== DATA TO USE

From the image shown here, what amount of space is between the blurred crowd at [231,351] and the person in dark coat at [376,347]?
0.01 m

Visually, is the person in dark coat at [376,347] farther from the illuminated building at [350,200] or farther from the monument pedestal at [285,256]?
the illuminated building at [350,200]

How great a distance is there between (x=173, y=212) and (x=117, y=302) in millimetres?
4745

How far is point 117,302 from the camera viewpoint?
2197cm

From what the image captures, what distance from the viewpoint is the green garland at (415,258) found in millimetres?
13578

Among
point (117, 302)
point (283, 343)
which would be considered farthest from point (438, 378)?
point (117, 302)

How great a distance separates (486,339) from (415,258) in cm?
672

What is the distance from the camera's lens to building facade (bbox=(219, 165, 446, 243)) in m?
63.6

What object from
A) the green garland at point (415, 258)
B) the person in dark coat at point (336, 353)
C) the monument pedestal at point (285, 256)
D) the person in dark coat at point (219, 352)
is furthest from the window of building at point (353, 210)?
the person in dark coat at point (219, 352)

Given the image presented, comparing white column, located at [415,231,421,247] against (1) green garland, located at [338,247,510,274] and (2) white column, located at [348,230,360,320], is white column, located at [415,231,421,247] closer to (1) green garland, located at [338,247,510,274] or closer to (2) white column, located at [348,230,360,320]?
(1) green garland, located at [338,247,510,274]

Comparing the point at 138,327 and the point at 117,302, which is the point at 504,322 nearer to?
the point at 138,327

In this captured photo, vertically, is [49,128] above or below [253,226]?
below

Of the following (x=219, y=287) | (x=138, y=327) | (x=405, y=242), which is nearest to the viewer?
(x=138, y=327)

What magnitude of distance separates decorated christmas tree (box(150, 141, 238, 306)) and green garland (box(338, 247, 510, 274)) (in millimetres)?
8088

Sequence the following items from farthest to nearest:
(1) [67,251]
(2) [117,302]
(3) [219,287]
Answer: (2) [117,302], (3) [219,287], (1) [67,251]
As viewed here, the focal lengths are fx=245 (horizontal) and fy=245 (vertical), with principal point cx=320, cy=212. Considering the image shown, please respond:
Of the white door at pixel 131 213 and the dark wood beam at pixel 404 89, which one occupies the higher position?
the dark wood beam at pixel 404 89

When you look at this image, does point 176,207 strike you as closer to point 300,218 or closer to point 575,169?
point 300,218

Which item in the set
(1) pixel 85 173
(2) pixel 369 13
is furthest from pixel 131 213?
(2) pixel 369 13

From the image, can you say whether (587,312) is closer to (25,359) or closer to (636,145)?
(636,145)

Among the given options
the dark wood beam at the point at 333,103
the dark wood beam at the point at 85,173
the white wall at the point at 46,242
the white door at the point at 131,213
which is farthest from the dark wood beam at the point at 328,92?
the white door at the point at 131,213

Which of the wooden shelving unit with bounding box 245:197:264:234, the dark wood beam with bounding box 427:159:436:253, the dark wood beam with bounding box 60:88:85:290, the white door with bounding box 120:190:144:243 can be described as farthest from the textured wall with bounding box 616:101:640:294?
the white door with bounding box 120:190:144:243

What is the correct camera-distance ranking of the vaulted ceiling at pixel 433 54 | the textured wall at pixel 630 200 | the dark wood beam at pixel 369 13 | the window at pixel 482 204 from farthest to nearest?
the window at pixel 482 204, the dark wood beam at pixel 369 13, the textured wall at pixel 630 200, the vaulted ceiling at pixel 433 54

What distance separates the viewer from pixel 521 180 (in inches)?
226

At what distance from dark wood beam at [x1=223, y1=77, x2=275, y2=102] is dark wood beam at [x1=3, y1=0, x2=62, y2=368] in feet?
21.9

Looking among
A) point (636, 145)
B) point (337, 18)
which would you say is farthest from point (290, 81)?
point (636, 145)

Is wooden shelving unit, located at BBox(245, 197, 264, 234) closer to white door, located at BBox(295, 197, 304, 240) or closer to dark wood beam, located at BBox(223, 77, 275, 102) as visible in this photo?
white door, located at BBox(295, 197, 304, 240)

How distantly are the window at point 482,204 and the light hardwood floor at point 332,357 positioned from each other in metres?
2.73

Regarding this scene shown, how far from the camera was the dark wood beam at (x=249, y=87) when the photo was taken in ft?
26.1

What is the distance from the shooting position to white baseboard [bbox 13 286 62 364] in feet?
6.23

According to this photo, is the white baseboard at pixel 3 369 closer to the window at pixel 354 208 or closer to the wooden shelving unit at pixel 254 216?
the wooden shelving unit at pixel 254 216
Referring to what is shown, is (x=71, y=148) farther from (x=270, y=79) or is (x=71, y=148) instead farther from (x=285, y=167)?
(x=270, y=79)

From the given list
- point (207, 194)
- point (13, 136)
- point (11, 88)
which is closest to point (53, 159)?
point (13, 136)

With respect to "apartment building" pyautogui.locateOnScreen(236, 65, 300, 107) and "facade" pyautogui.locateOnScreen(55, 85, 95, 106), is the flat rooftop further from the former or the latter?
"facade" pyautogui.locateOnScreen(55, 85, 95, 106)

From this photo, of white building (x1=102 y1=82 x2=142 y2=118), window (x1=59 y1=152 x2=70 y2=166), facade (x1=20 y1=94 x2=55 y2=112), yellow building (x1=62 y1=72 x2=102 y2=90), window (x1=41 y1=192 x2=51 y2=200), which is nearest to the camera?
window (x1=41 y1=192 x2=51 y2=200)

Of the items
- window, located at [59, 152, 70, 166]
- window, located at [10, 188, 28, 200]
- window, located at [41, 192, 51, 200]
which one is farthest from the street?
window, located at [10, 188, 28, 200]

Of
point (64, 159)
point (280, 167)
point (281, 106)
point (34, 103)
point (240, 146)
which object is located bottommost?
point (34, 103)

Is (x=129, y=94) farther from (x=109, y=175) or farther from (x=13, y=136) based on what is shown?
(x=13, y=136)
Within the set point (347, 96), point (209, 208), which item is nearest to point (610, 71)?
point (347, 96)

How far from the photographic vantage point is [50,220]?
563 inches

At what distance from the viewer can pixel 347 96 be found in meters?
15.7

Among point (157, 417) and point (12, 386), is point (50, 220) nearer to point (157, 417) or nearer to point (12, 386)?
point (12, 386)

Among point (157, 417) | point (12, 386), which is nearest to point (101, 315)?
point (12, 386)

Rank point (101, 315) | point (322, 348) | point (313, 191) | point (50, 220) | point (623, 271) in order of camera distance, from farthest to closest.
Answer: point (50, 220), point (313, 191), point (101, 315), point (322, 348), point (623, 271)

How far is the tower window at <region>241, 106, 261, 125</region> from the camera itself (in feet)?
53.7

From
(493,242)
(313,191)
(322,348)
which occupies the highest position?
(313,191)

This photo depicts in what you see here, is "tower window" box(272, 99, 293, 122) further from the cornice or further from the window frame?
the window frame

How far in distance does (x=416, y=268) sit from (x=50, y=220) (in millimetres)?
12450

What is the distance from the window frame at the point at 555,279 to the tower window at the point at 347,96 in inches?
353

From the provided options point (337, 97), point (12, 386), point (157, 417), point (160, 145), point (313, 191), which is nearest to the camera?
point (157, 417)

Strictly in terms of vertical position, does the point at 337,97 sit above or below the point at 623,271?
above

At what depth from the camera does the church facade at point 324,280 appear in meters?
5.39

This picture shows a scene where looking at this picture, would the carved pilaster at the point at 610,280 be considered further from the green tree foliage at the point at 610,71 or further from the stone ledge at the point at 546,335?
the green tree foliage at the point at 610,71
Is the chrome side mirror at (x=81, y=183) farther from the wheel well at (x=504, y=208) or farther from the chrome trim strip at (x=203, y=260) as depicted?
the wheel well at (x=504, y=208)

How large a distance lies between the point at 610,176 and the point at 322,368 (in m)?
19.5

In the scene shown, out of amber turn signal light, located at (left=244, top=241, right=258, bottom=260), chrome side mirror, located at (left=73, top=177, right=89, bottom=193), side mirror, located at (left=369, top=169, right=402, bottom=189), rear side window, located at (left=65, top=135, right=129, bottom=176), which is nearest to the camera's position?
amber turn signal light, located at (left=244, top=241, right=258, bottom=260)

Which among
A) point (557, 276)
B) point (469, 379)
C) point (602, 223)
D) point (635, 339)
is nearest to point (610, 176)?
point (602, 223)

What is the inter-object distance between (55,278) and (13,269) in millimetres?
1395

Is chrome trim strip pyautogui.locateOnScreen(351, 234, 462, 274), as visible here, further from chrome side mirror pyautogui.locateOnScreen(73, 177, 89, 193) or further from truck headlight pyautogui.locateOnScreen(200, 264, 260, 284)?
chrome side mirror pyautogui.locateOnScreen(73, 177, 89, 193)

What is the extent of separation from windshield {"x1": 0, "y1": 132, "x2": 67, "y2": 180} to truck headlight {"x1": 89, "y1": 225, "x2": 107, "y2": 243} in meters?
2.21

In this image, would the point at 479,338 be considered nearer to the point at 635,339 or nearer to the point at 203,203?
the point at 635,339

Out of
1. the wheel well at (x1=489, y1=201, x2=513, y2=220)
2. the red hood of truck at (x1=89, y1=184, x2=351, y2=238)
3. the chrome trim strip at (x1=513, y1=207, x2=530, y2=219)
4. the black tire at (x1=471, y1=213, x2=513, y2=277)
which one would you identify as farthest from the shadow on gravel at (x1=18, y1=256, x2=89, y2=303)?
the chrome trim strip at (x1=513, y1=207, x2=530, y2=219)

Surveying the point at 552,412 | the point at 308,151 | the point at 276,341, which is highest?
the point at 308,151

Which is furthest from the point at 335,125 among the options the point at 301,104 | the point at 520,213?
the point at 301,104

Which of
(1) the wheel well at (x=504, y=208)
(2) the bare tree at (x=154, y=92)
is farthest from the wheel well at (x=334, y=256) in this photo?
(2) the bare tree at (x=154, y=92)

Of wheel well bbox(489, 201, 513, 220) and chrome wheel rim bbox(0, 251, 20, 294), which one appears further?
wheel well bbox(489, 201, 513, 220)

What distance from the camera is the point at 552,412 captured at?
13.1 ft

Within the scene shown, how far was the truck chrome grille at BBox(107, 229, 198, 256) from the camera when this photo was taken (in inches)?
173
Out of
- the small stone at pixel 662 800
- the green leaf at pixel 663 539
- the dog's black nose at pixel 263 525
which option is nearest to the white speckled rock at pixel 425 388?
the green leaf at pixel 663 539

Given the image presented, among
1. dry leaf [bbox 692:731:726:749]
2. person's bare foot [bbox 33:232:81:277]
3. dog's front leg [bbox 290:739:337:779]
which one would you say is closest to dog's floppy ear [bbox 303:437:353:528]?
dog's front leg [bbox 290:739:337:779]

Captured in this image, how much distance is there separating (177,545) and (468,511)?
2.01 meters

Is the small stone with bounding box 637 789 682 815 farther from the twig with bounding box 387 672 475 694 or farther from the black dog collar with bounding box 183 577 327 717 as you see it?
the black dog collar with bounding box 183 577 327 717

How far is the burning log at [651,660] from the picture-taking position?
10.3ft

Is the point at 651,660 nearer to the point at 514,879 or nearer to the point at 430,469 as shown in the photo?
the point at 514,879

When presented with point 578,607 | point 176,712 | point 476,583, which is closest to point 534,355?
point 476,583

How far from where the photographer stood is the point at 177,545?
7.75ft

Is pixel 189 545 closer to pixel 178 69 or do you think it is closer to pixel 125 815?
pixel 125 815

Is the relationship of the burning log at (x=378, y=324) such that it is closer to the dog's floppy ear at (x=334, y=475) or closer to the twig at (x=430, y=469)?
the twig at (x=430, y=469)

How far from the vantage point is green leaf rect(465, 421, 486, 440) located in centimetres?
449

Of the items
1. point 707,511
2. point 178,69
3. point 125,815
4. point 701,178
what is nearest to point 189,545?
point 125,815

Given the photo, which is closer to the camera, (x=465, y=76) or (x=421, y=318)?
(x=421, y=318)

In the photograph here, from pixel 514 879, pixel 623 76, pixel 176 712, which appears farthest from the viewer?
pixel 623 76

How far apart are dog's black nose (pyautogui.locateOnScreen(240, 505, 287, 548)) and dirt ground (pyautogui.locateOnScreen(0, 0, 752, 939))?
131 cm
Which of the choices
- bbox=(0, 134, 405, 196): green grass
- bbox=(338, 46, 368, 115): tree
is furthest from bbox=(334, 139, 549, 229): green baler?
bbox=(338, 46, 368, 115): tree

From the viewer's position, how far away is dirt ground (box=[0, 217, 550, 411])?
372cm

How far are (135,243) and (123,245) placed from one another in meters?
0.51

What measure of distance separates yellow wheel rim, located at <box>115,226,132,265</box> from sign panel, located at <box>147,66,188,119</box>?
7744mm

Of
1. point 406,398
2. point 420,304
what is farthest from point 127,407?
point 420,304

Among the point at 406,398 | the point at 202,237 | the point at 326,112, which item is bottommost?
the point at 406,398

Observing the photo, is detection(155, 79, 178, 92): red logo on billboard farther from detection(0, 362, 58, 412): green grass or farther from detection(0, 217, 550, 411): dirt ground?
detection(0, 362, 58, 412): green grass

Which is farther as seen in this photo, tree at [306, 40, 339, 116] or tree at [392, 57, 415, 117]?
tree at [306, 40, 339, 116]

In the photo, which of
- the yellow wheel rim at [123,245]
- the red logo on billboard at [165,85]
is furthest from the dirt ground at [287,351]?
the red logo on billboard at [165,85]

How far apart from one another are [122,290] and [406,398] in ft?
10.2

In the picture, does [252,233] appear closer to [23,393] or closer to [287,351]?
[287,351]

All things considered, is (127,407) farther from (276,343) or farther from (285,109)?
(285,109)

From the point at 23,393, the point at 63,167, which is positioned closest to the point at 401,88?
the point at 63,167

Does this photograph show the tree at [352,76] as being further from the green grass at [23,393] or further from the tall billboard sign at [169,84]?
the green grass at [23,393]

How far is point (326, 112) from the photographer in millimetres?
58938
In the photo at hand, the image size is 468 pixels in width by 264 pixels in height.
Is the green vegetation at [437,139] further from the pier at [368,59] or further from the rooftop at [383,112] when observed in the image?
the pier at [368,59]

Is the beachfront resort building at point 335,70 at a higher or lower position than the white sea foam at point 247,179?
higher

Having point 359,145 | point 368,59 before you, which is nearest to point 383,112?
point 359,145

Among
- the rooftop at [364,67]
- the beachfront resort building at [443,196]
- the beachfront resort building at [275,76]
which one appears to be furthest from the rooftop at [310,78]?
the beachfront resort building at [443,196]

====

*TASK DETAILS*:
Reproduce only those lines of the entries above that run from the line with "Among the point" to the final line.

*ANSWER*:
Among the point at 406,398 | the point at 202,237 | the point at 326,112, which item is bottommost?
the point at 406,398

Observing the photo, is detection(155, 79, 178, 92): red logo on billboard farther from detection(0, 362, 58, 412): green grass or farther from detection(0, 217, 550, 411): dirt ground?
detection(0, 362, 58, 412): green grass

Which is farther as seen in this photo, tree at [306, 40, 339, 116] or tree at [392, 57, 415, 117]?
tree at [306, 40, 339, 116]

In the photo, which of
- the yellow wheel rim at [123,245]
- the red logo on billboard at [165,85]
is furthest from the dirt ground at [287,351]?
the red logo on billboard at [165,85]

How far apart from one another are [122,290] and [406,398] in ft?
10.2

In the picture, does [252,233] appear closer to [23,393] or closer to [287,351]?
[287,351]

All things considered, is (127,407) farther from (276,343) or farther from (285,109)?
(285,109)

From the point at 23,393, the point at 63,167, which is positioned closest to the point at 401,88?
the point at 63,167

Does this photograph show the tree at [352,76] as being further from the green grass at [23,393] or further from the tall billboard sign at [169,84]?
the green grass at [23,393]

How far is point (326, 112) from the photographer in millimetres?
58938
In the photo at hand, the image size is 468 pixels in width by 264 pixels in height.
Is the green vegetation at [437,139] further from the pier at [368,59] or further from the rooftop at [383,112] when observed in the image?
the pier at [368,59]

Is the beachfront resort building at point 335,70 at a higher or lower position than the white sea foam at point 247,179?
higher

Having point 359,145 | point 368,59 before you, which is nearest to point 383,112?
point 359,145

Among
- the rooftop at [364,67]
- the beachfront resort building at [443,196]
- the beachfront resort building at [275,76]
which one appears to be furthest from the rooftop at [310,78]?
the beachfront resort building at [443,196]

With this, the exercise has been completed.